___ GIVEN DATA

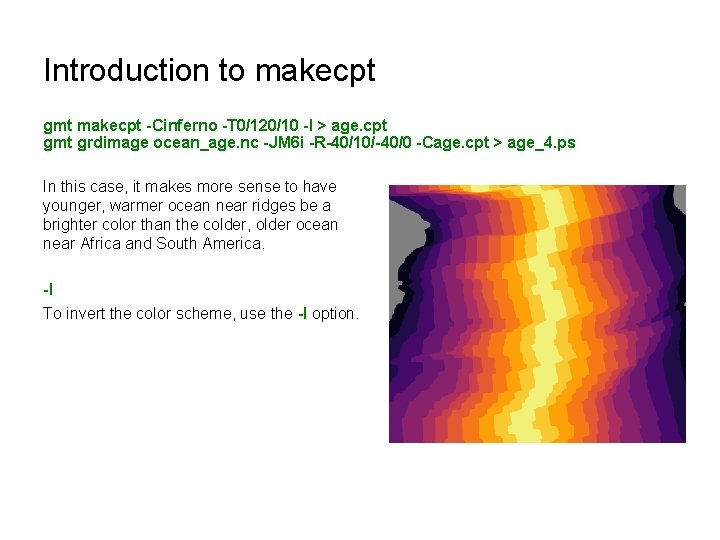 Introduction to makecpt

gmt makecpt -Cinferno -T0/120/10 -I > age.cpt
gmt grdimage ocean_age.nc -JM6i -R-40/10/-40/0 -Cage.cpt > age_4.ps

In this case, it makes more sense to have younger, warmer ocean near ridges be a brighter color than the colder, older ocean near Africa and South America.

-I

To invert the color scheme, use the -I option.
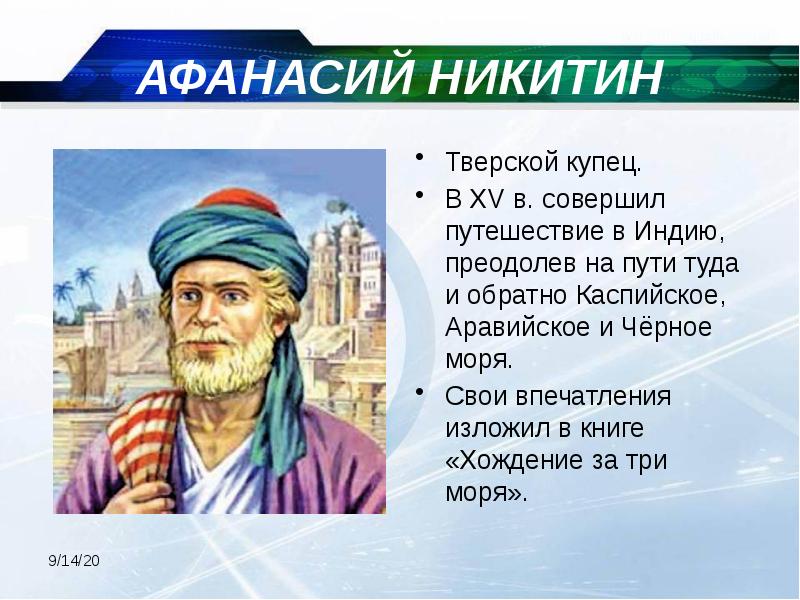 АФАНАСИЙ НИКИТИН

• Тверской купец.
• В XV в. совершил путешествие в Индию, преодолев на пути туда и обратно Каспийское, Аравийское и Чёрное моря.
• Свои впечатления изложил в книге «Хождение за три моря».

9/14/20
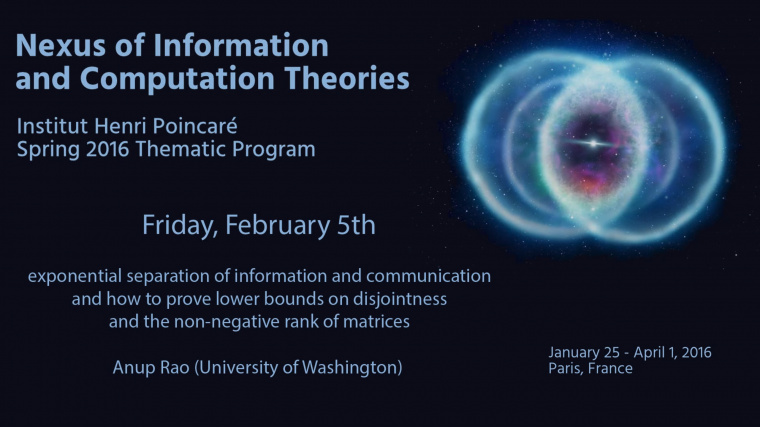 Nexus of Information and Computation Theories

Institut Henri Poincaré
Spring 2016 Thematic Program

Friday, February 5th

exponential separation of information and communication and how to prove lower bounds on disjointness and the non-negative rank of matrices

Anup Rao (University of Washington)

January 25 - April 1, 2016
Paris, France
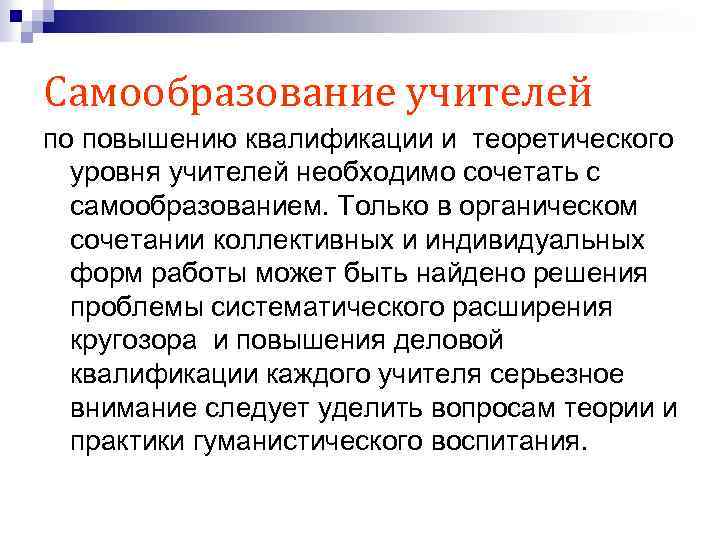 Самообразование учителей

по повышению квалификации и теоретического уровня учителей необходимо сочетать с самообразованием. Только в органическом сочетании коллективных и индивидуальных форм работы может быть найдено решения проблемы систематического расширения кругозора и повышения деловой квалификации каждого учителя серьезное внимание следует уделить вопросам теории и практики гуманистического воспитания.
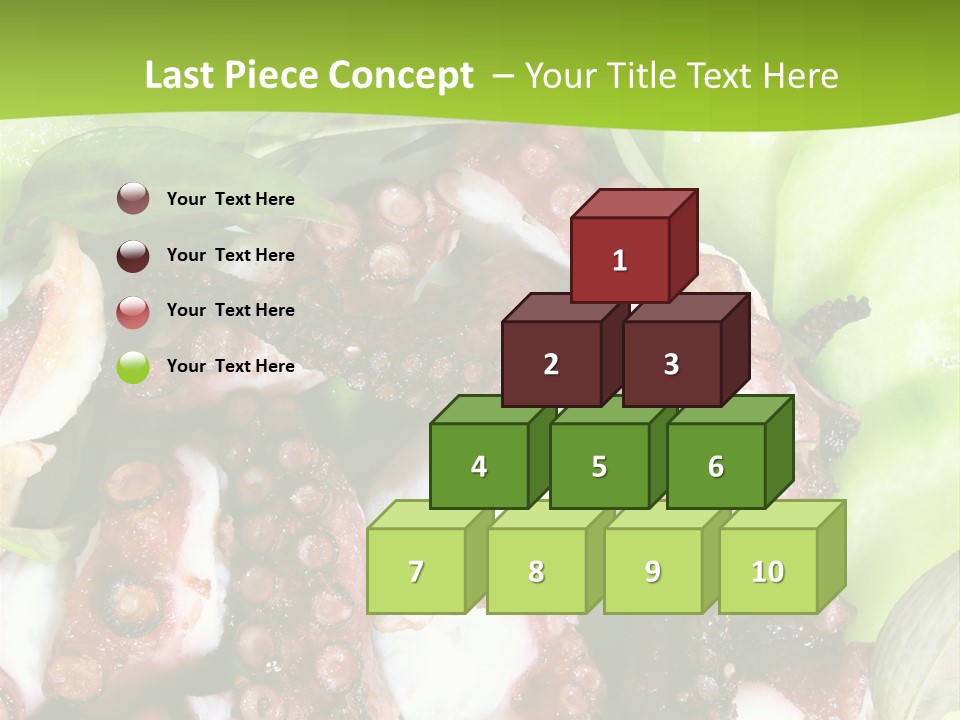 Last Piece Concept – Your Title Text Here

Your Text Here

Your Text Here

Your Text Here

Your Text Here

1

2 3

4 5 6

7 8 9 10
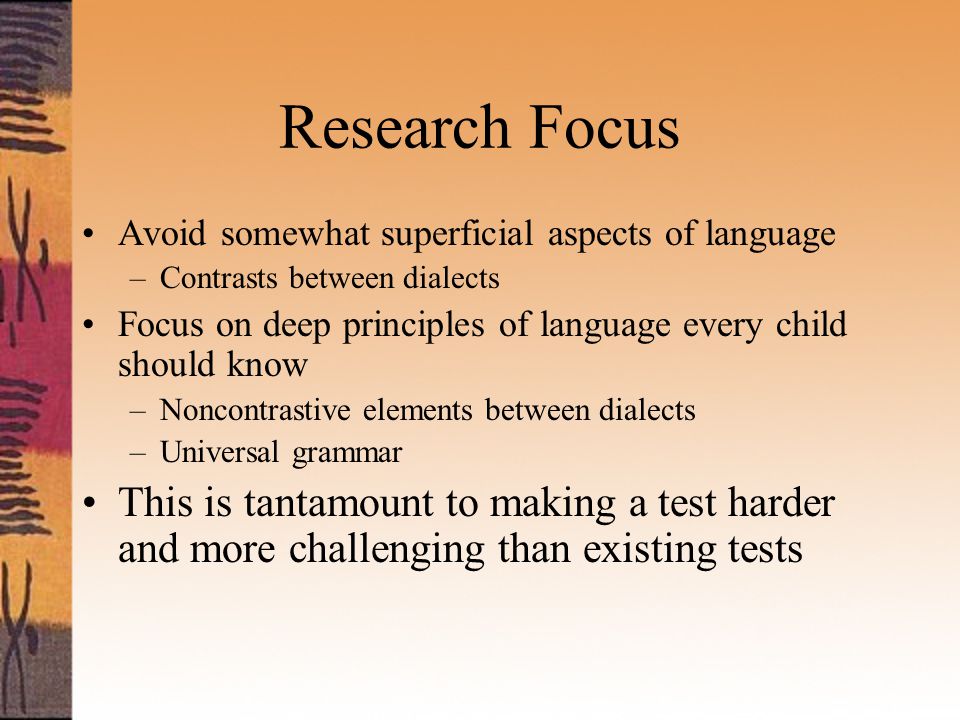 Research Focus

• Avoid somewhat superficial aspects of language
– Contrasts between dialects
• Focus on deep principles of language every child should know
– Noncontrastive elements between dialects
– Universal grammar
• This is tantamount to making a test harder and more challenging than existing tests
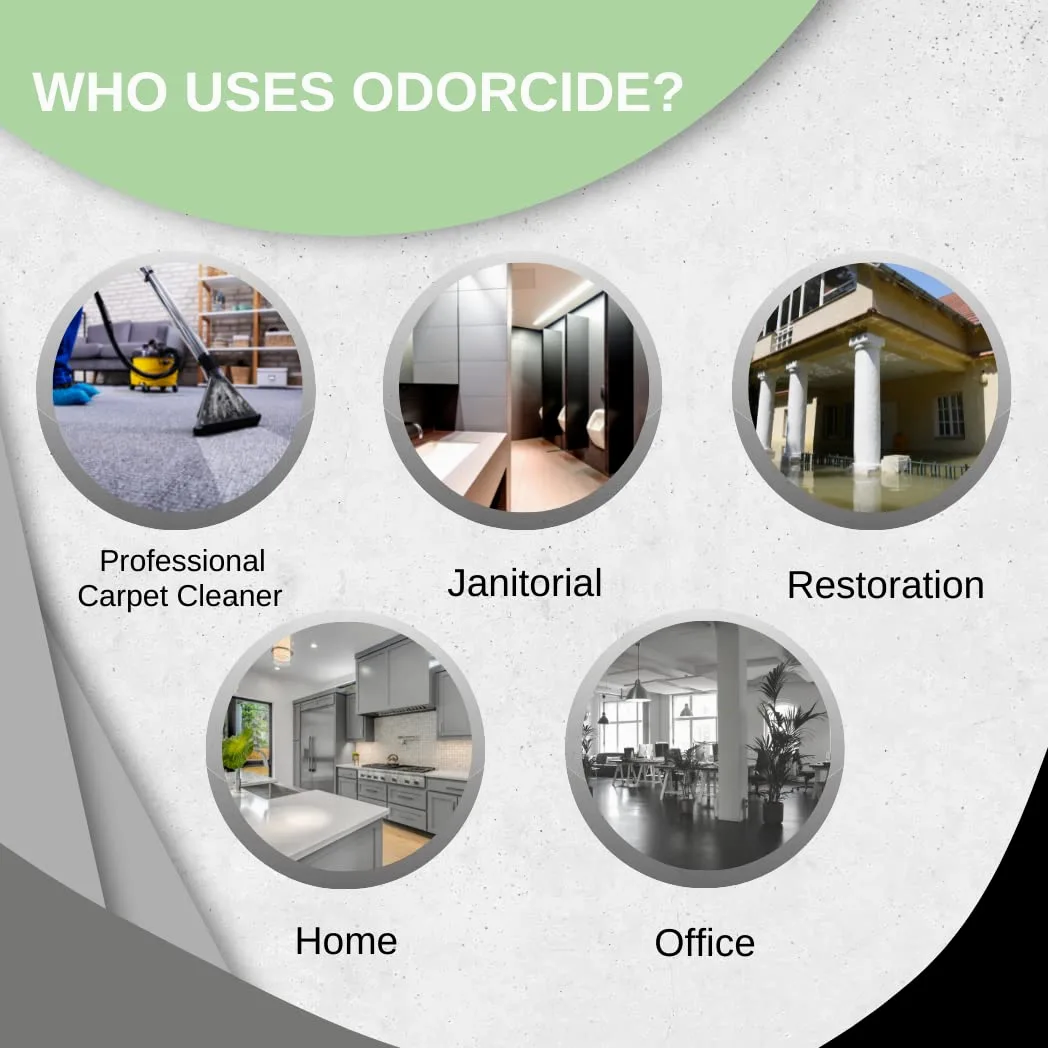 WHO USES ODORCIDE?

Professional Carpet Cleaner

Janitorial

Restoration

Home

Office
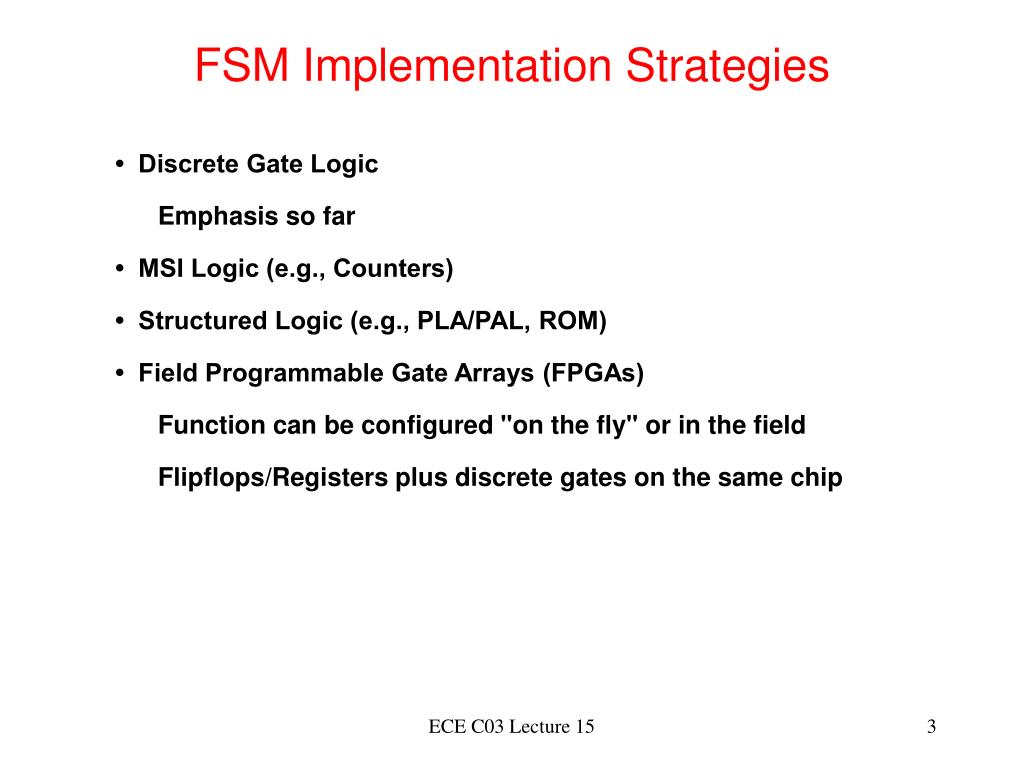 FSM Implementation Strategies

• Discrete Gate Logic

Emphasis so far

• MSI Logic (e.g., Counters)

• Structured Logic (e.g., PLA/PAL, ROM)

• Field Programmable Gate Arrays (FPGAs)

Function can be configured "on the fly" or in the field

Flipflops/Registers plus discrete gates on the same chip

ECE C03 Lecture 15

3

______

◆ **TASK DIRECTIONS**
Go back to the line containing "Spring 2016 Thematic Program" and output it and every line after it through the end of the records, exactly, but not the pictures.

◆ **ANSWER TO THIS PROBLEM**
Spring 2016 Thematic Program

Friday, February 5th

exponential separation of information and communication and how to prove lower bounds on disjointness and the non-negative rank of matrices

Anup Rao (University of Washington)

January 25 - April 1, 2016
Paris, France
 Самообразование учителей

по повышению квалификации и теоретического уровня учителей необходимо сочетать с самообразованием. Только в органическом сочетании коллективных и индивидуальных форм работы может быть найдено решения проблемы систематического расширения кругозора и повышения деловой квалификации каждого учителя серьезное внимание следует уделить вопросам теории и практики гуманистического воспитания.
 Last Piece Concept – Your Title Text Here

Your Text Here

Your Text Here

Your Text Here

Your Text Here

1

2 3

4 5 6

7 8 9 10
 Research Focus

• Avoid somewhat superficial aspects of language
– Contrasts between dialects
• Focus on deep principles of language every child should know
– Noncontrastive elements between dialects
– Universal grammar
• This is tantamount to making a test harder and more challenging than existing tests
 WHO USES ODORCIDE?

Professional Carpet Cleaner

Janitorial

Restoration

Home

Office
 FSM Implementation Strategies

• Discrete Gate Logic

Emphasis so far

• MSI Logic (e.g., Counters)

• Structured Logic (e.g., PLA/PAL, ROM)

• Field Programmable Gate Arrays (FPGAs)

Function can be configured "on the fly" or in the field

Flipflops/Registers plus discrete gates on the same chip

ECE C03 Lecture 15

3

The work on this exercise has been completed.